Presenting a hot new character of a given marginalized identity as the first ever or first in X amount of years is not a new thing. When Kamala Khan debuted as Ms. Marvel in 2014, she was proclaimed far and wide to be the first Muslim character in the Marvel universe and/or superhero comics, neither of which is true. Yes, she was and remains by far the highest profile Muslim character in superhero comics, but that’s not the same as being the first, and this pattern of overemphasizing scarcity merely serves to whitewash (and straightwash, Christianwash, etc.) comics more than they’ve already done themselves. Kamala’s Muslim predecessors may have been obscure and often stereotypically presented, but that didn’t mean they weren’t important to Muslim readers.

Similarly, it was important to me to see Al Rothstein speaking Yiddish on the page, years before Whistle came along. It was important to see Harley celebrating Hanukkah, or Kate struggling with a very Jewish ambivalence about her faith. As much as I loved seeing Whistle talk about concepts like tikkun olam — and I truly, truly loved it — I can’t help being frustrated that she seems to exist in a contrived vacuum. Harley’s given a passing cameo, but Kate is absent. And notably, so is the most prominent Jewish character in the entirety of superhero comics: Bruce Wayne.

cover of Detective Comics #1033

Yes, Batman is Jewish. He has been since 2006, which established Kate Kane as Jewish and Bruce’s first cousin on his mother’s side. DC completely ignored this (in fact, I suspect most people there didn’t realize it) until last year’s Detective Comics #1033, when we saw Bruce placing a stone on Alfred Pennyworth’s grave, a Jewish mourning tradition.

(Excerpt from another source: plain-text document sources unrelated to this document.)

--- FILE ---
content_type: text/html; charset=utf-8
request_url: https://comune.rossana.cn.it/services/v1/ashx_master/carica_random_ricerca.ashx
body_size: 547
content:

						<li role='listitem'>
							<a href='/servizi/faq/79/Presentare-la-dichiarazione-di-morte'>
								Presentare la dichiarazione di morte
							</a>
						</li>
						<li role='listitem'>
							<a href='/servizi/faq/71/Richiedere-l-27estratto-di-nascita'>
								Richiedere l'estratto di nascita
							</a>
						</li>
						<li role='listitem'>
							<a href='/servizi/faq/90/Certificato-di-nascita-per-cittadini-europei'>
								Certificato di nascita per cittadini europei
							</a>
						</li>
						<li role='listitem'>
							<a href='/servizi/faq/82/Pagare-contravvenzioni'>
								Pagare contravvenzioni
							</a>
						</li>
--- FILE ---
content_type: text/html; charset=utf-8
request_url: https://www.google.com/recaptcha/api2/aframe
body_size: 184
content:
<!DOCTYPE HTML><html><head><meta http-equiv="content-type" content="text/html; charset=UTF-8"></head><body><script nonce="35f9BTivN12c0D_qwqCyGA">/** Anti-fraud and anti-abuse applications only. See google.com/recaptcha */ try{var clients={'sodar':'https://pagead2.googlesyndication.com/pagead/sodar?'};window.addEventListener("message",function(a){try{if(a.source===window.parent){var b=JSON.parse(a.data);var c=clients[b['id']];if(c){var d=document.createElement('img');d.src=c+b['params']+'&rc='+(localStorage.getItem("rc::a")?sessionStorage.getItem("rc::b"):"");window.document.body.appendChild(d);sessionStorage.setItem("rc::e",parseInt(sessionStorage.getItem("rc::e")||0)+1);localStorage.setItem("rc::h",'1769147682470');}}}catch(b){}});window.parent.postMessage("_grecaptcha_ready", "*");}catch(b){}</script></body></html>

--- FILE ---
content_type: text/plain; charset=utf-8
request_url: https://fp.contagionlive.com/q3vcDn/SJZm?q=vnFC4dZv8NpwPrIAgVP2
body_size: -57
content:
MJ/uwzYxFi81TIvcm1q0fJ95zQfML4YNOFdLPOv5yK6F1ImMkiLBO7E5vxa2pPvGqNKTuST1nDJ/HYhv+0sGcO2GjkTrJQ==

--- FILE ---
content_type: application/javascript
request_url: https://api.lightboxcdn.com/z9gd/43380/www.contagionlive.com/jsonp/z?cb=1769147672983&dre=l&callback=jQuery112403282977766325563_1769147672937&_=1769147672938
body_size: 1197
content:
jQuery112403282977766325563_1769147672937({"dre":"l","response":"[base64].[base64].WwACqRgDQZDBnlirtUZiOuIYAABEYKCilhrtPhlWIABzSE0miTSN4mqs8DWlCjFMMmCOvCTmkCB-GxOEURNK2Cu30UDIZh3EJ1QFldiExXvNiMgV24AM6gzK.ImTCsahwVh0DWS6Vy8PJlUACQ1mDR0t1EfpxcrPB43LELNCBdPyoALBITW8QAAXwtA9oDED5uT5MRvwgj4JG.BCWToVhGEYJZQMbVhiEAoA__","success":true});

When I saw that, I burst into tears. It meant that much, to feel that seen.

I’m not saying I want Batman to steal Whistle’s spotlight — he has enough comics, and she’s a delightful new character (though whether she ever appears outside of a single graphic novel remains to be seen). But it’s noteworthy that DC’s three most prominent Jewish characters live in Gotham and all we get in this book is a bare glimpse of them. It’s noteworthy that Batman has been canonically Jewish for 15 years, in which he has appeared in probably a good thousand comics or so, and his heritage has only ever been acknowledged in a single panel. It’s noteworthy that DC’s marketing somehow forgot about multiple characters in order to promote Whistle as something we had never seen before.

That forgetting feels familiar to the way the Jewish history of comics is “rediscovered” with every new think piece. Jewish characters, like Jewish creators, seem to disappear most of the time, only to be trotted out when they can be presented as a rare or surprising spectacle. But Jewish identity is baked into the very essence of the superhero, and has been since the beginning. After more than 80 years of the genre, when it’s grown from disposable entertainment for a dime to the biggest movies and TV shows in pop culture, I’m ready to see the Jewish heritage of the superhero acknowledged on a regular basis. It’s long past time.

And let’s not wait another 40 years for the next new Jewish character, huh, DC?